A Bargain Struck by Liz Harris

(Book received from, and review written for,
Married Life  in 1887 Wyoming     My rating:  5/5

A year after Connor has been widowed he decides he needs a new wife to help with the work on the farm, look after his 8 year old daughter and bear him sons, so he places an advert in a newspaper.  From the many applicants he chooses Ellen, without having met her, as the list of attributes she mentions in her letter seem to make her the best candidate.  However Ellen has omitted to mention something, and that lie of omission may be too great to allow her the happiness she longs for.   And anyway is Connor the man to offer her happiness?  After they are married he says "I don't ever think about her.  She's got her work to do, I've got mine, and that's the way it is."  However Ellen is desperate, a widow herself, she has little (or no) choice but to marry a man she has never met, and put herself at his mercy.  She is grateful for a roof over her head and food to eat, and tries to put up with the resentful daughter and the flirtatious attentions the beautiful Miss Quinn pays her husband.    Then an unexpected visitor arrives.   Does "A Bargain Struck" always need to be kept?

This is a great book, that has you enthralled from page 1 right through to the end.  It has mysteries, suspense, twists, historical details  and a great pace that just keeps you reading a little bit longer than you meant to.  The family live on a homestead near Laramie in Wyoming, and it is fascinating to read about the different roles the men and women take in order to survive in this harsh environment.   The most helpful neighbour lives 30 minutes away by horse and cart (in good weather), and  when a horse is heard approaching the farm the women rush in and lock the doors, and the men rush out with their guns.  Liz Harris' writing is so good that the reader can easily imagine the various scenes and the characters are so well drawn, you feel that you are almost there with them, sympathising with the viewpoints of Connor, Ellen and Connor's daughter Bridget.   Indeed at one point, I was so involved in the story that I gasped out loud at an incident.
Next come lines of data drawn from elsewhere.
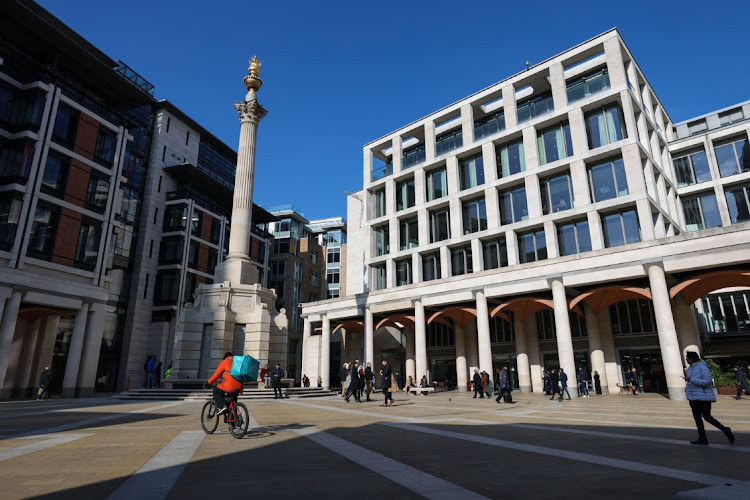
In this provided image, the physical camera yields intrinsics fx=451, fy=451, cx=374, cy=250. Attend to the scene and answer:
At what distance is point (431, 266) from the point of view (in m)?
40.6

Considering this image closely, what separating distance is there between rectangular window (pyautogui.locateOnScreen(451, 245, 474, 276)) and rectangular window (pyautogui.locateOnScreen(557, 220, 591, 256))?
7636 millimetres

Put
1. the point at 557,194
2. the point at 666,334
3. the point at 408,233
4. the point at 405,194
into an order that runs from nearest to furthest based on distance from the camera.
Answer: the point at 666,334 → the point at 557,194 → the point at 408,233 → the point at 405,194

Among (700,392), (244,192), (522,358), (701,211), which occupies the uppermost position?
(701,211)

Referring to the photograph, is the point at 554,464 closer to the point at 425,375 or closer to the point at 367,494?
the point at 367,494

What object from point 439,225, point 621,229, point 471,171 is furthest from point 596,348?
point 471,171

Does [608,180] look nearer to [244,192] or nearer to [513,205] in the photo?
[513,205]

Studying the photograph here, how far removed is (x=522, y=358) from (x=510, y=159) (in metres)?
16.0

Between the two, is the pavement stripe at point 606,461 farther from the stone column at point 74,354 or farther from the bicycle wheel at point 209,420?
the stone column at point 74,354

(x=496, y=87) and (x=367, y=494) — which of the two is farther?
(x=496, y=87)

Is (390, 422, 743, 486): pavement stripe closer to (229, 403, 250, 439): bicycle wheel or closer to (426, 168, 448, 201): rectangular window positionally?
(229, 403, 250, 439): bicycle wheel

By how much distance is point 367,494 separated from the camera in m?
4.41

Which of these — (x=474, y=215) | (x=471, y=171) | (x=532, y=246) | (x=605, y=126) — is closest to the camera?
(x=605, y=126)

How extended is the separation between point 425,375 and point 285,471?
29342mm

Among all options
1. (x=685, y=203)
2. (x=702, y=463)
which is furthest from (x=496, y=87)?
(x=702, y=463)
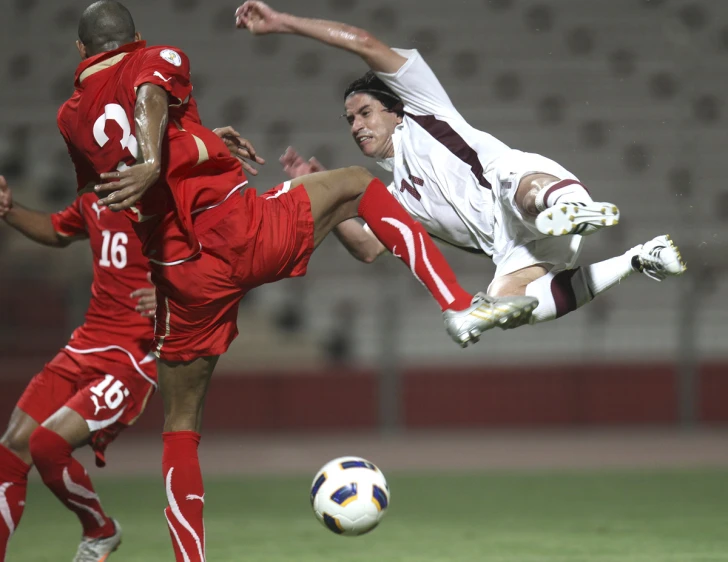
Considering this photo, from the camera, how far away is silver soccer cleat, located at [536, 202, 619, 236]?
14.8 ft

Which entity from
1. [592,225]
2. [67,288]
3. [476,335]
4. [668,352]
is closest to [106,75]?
[476,335]

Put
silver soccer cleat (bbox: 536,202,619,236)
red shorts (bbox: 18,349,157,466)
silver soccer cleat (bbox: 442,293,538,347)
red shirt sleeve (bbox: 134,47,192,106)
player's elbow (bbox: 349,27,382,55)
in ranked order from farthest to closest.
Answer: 1. red shorts (bbox: 18,349,157,466)
2. player's elbow (bbox: 349,27,382,55)
3. silver soccer cleat (bbox: 536,202,619,236)
4. silver soccer cleat (bbox: 442,293,538,347)
5. red shirt sleeve (bbox: 134,47,192,106)

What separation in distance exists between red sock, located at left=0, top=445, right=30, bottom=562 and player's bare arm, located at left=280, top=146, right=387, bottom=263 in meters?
2.02

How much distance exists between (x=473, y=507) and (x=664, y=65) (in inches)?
374

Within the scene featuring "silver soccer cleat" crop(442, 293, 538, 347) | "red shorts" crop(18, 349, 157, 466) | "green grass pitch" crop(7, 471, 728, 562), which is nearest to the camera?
"silver soccer cleat" crop(442, 293, 538, 347)

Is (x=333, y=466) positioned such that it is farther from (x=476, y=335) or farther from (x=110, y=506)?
(x=110, y=506)

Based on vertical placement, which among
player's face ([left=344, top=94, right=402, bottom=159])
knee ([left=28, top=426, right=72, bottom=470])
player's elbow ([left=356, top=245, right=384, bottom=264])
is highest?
player's face ([left=344, top=94, right=402, bottom=159])

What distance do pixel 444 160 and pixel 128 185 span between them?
1.95 m

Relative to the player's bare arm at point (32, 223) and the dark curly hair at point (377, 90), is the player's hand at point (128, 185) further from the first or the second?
the player's bare arm at point (32, 223)

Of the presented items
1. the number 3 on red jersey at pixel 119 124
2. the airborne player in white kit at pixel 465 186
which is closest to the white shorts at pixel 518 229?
the airborne player in white kit at pixel 465 186

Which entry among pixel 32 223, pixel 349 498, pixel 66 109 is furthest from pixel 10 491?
pixel 66 109

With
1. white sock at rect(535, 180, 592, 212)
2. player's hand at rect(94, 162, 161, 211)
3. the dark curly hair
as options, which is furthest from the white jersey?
player's hand at rect(94, 162, 161, 211)

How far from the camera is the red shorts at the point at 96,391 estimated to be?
5.38 meters

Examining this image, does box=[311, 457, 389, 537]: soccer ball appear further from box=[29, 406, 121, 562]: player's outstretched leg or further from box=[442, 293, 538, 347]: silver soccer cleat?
box=[29, 406, 121, 562]: player's outstretched leg
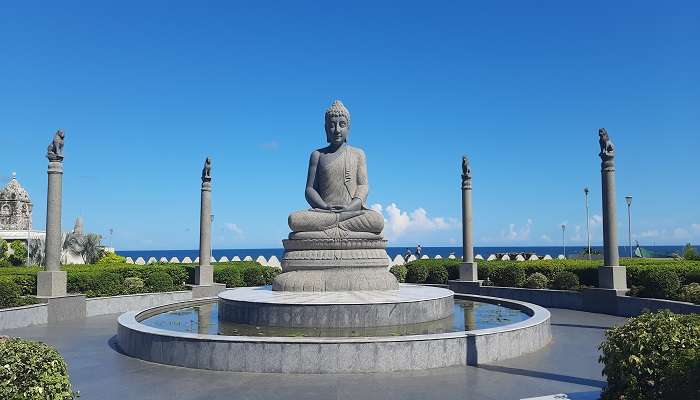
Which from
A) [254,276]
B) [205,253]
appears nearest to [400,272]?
[254,276]

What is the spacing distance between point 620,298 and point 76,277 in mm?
18001

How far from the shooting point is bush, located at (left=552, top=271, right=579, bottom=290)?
19.2 metres

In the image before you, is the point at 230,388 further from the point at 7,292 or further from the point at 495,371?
the point at 7,292

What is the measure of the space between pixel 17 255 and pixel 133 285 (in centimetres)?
2649

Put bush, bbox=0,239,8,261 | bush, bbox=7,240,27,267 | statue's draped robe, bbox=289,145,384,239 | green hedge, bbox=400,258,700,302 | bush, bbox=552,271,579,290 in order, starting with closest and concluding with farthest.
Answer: statue's draped robe, bbox=289,145,384,239, green hedge, bbox=400,258,700,302, bush, bbox=552,271,579,290, bush, bbox=7,240,27,267, bush, bbox=0,239,8,261

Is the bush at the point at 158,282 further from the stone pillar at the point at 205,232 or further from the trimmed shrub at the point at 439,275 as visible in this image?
the trimmed shrub at the point at 439,275

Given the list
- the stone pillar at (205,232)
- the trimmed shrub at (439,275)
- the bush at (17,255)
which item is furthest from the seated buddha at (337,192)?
the bush at (17,255)

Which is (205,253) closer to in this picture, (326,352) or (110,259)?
(326,352)

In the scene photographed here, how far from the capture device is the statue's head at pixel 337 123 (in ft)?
54.2

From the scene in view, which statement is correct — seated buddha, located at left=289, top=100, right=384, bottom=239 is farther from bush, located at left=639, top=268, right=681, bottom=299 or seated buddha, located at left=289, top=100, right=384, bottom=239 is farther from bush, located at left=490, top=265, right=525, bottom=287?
bush, located at left=639, top=268, right=681, bottom=299

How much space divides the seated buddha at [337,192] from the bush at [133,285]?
792 cm

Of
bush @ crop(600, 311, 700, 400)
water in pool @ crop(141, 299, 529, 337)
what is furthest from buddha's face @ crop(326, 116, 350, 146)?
bush @ crop(600, 311, 700, 400)

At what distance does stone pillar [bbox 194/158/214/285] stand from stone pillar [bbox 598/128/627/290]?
14686 millimetres

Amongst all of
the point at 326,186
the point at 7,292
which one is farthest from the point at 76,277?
the point at 326,186
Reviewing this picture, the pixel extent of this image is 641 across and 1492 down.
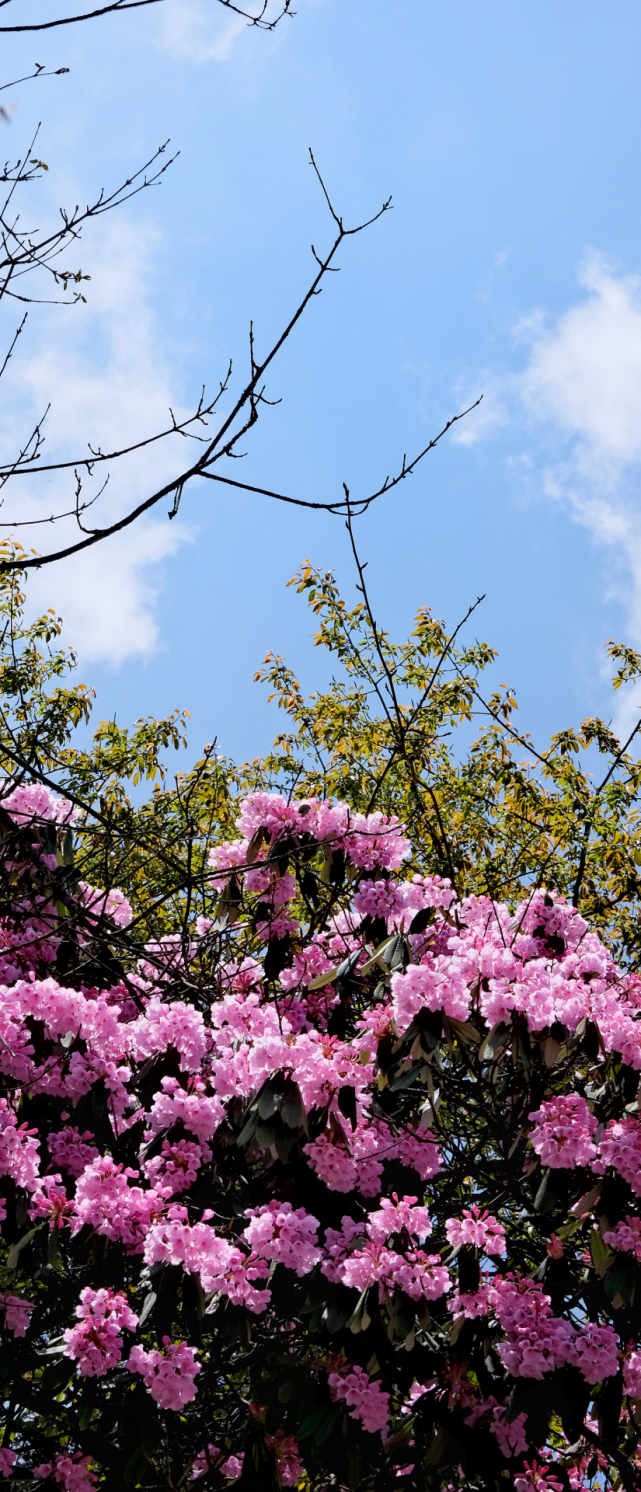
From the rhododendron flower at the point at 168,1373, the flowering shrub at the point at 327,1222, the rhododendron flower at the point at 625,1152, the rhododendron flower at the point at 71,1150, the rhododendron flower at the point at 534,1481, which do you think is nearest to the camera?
the rhododendron flower at the point at 168,1373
Having spent a little time in this area, I love the way this book brought back memories of the small  towns and many homesteads I saw, and gave me an insight of how life was in the 1800's. 

This is the first book I have read by Choc Lit publishers, who describe themselves as publishing "quality stories with a romance at the heart."  That is exactly  what this book is, and I shall certainly be looking for more books by Liz Harris and by these independent publishers.